The fundraising method was pioneered by Ethereum in 2014, it has successfully powered the growth of ‘Smart Contracts’ and continues to enable groundbreaking technology and innovations to be developed.
It works similarly to a crowdsale, which refers to a method of selling participation in an economy, giving investors access to the features of a particular project starting at a later date.
Unlike an ‘initial public offering‘ which sells a share in the ownership of the company itself, ICOs provide a means by which startups avoid costs of regulatory compliance and intermediaries, such as venture capitalists, bank and stock exchanges.
The typical ICO begins with a white paper detailing the project, their plan, goals, technical information and the financial budget. It is important to understand how their coins or tokens will be distributed, whether they will be a fixed number and any preferential terms.
In an ICO, a pre-allocated number of the crowdfunded cryptocurrency (“token sale”) is reserved for the investors in the form of “tokens”. The aim is that these tokens will become functional units of currency, if or when the ICO’s funding goal is met and the project launches. They can then be exchanged for legal tender or other cryptocurrencies such as Bitcoin or Ethereum.
ICOs have now overtaken venture capital as a means of raising money for blockchain startups. But we cannot ignore the controversy. As a currently unregulated mechanism for raising funds, it has attracted the good, the bad and the ugly. Over the last 6 months we have seen Government authorities going back and forth, trying to understand how to regulate this new phenomenon, the U.S. and the U.K. both issued statements warning investors to beware of scammers using ICOs to execute “pump and dump” schemes, in which the scammer talks up the value of an ICO in order to generate interest and drive up the value of the coins, and then quickly “dumps” the coins for a profit. However, the SEC has acknowledged that ICOs “may provide fair and lawful investment opportunities”. Indeed, advocates of the ICO method believe it has democratised the venture capital process.

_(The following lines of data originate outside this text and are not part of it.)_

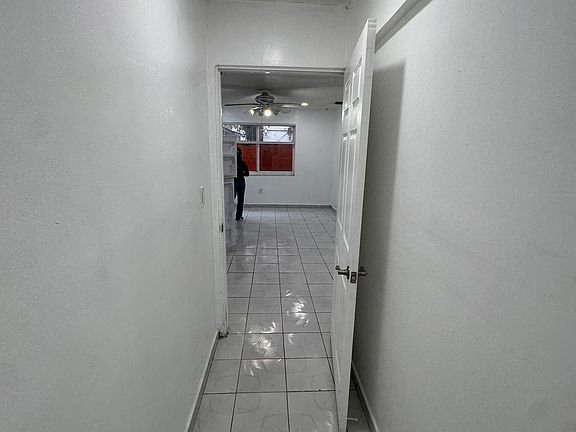 2nd image of 528 NW 18th Ave #1A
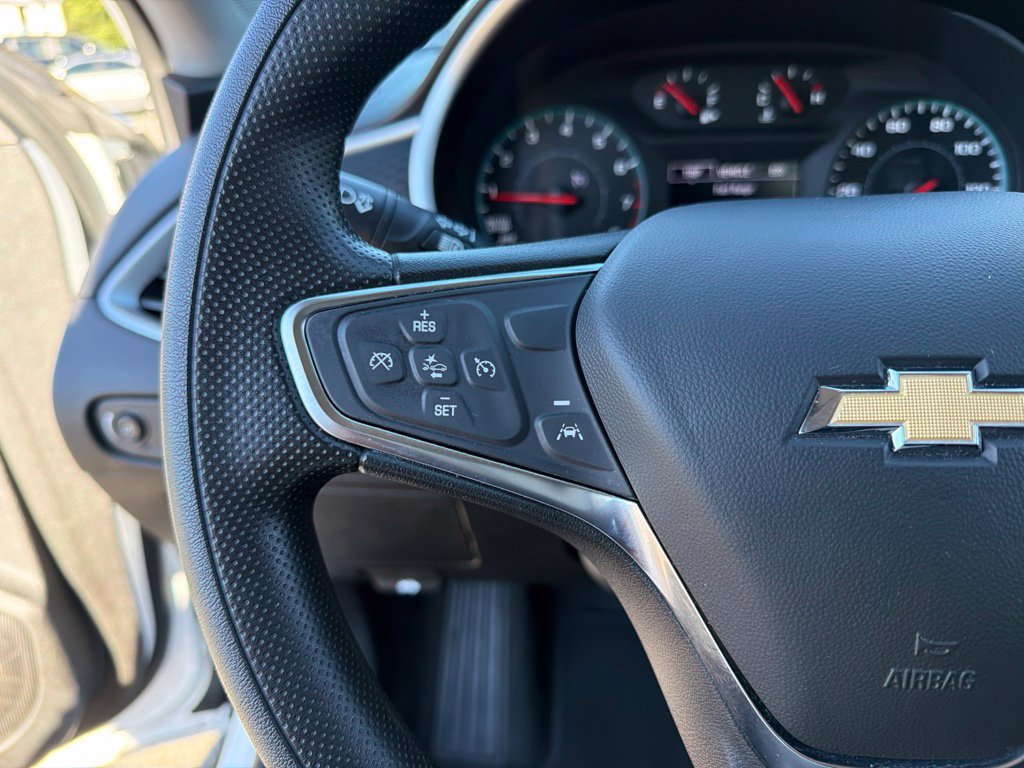 Used 2025 Chevrolet Malibu LT FWD image 16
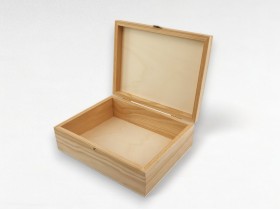 Caja de madera pino 26,5x20,5x9 cm. c/bisagra y broche Ref.P00CL2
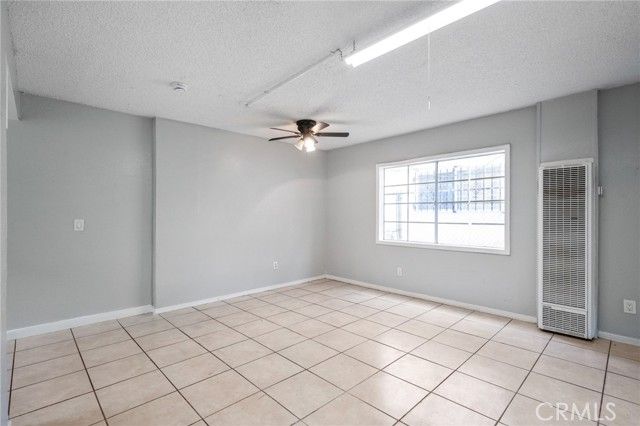 213 E 87th Pl, Los Angeles, CA 90003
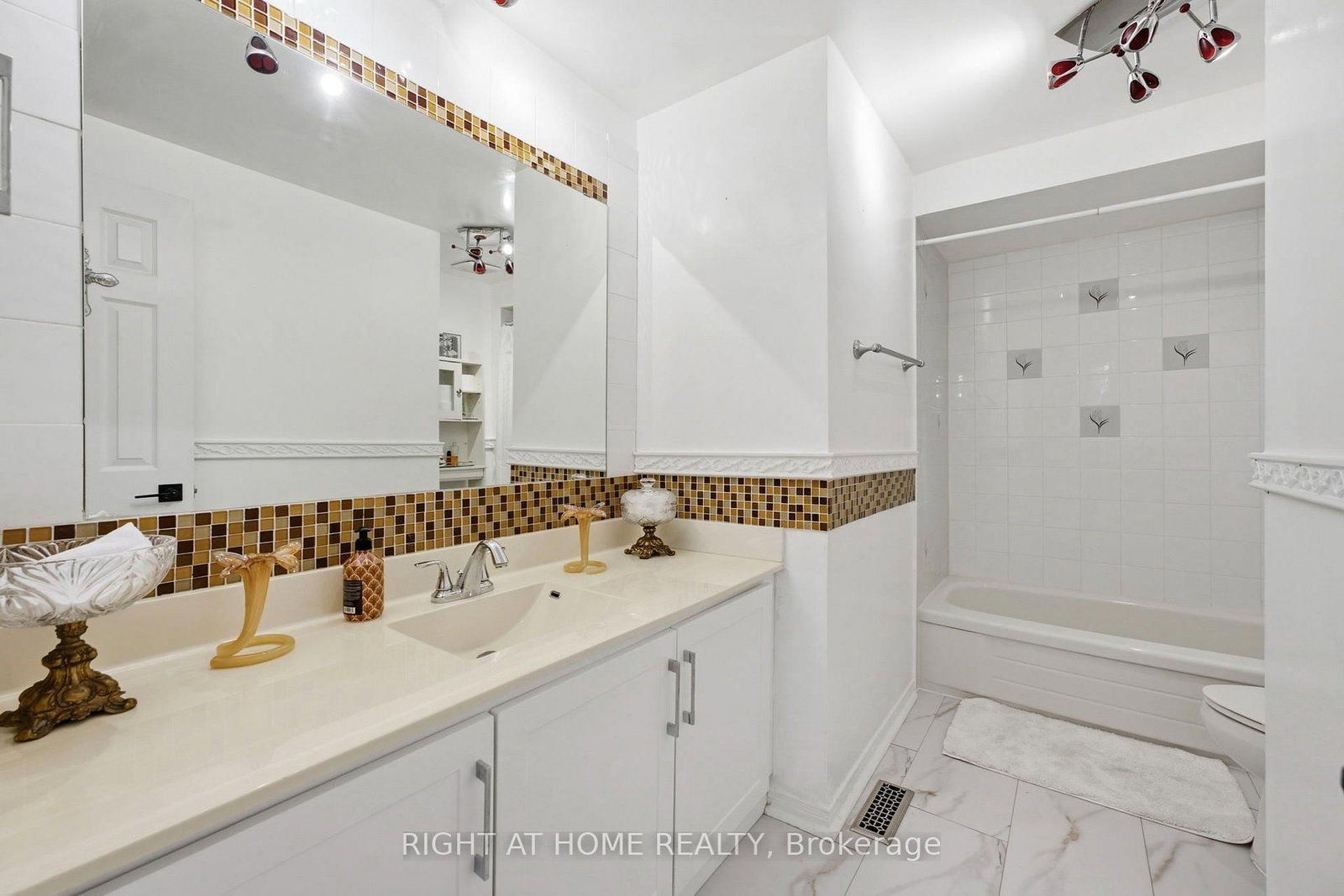 87 William Honey Crescent • Markham, ON photo 21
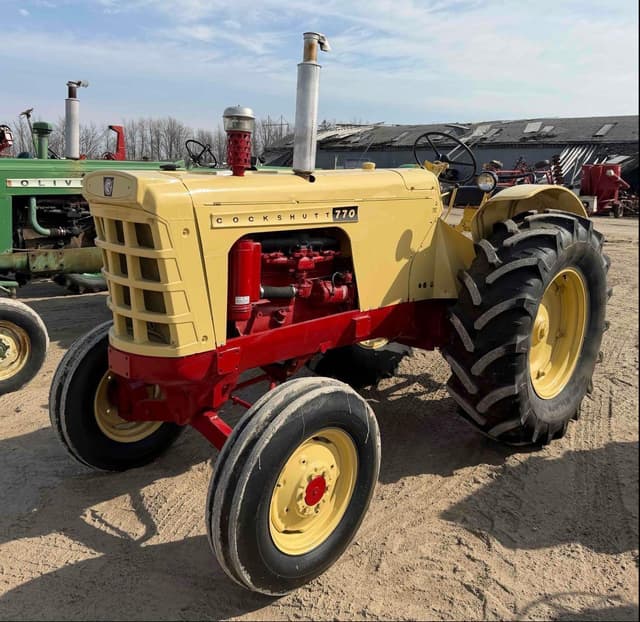 Image of Cockshutt 770 equipment image 2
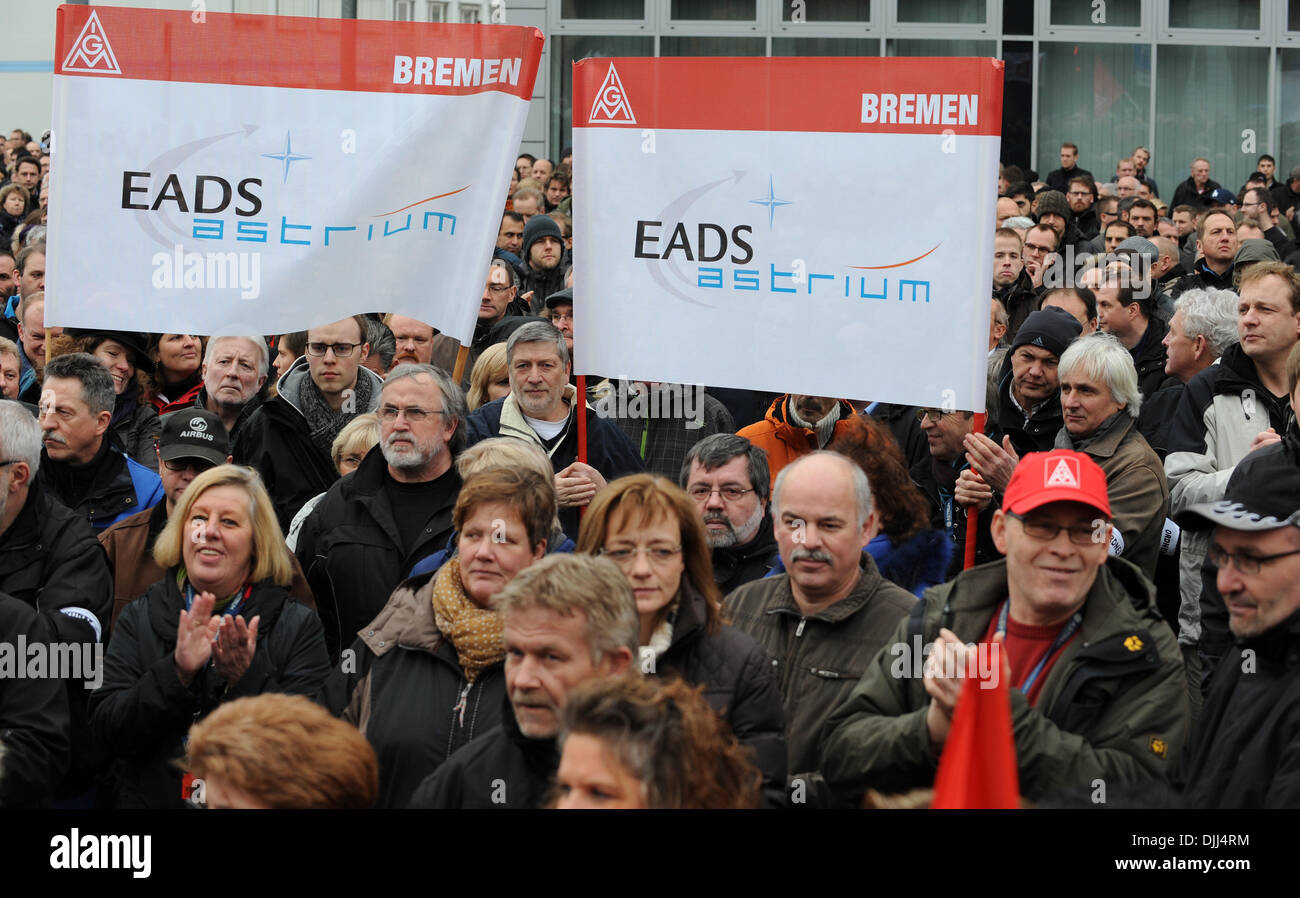 Les employés d'Airbus et EADS Astrium démontrer hors de portes de l'entreprise contre les licenciements à la European Aeronautic Defence and Space Company (EADS) à Brême (Allemagne), 28 novembre 2013. Photo : CARMEN JASPERSEN Banque D'Images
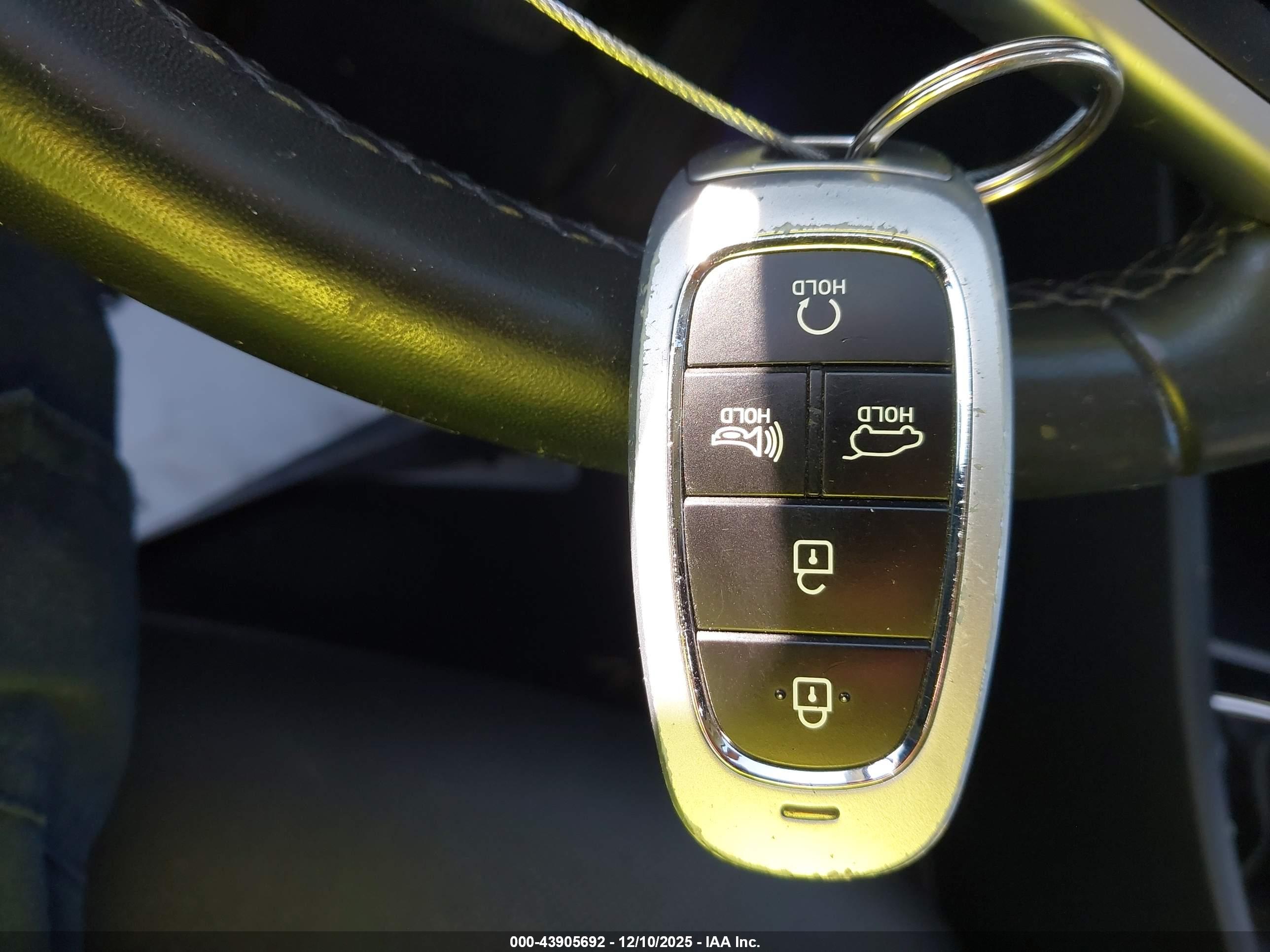 HYUNDAI TUCSON image 11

We are now seeing more secure offerings being facilitated by exchanges or an escrow service. According to the ICO rating website, ICOdata, there has been over 800 ICOs totaling more than $6 billion in ICO funding to date.
It is clear that this new democratised investing platform is evolving with phenomenal speed. The ICO method is certainly a major force behind the speed of this growth, enabling the development of innovative projects.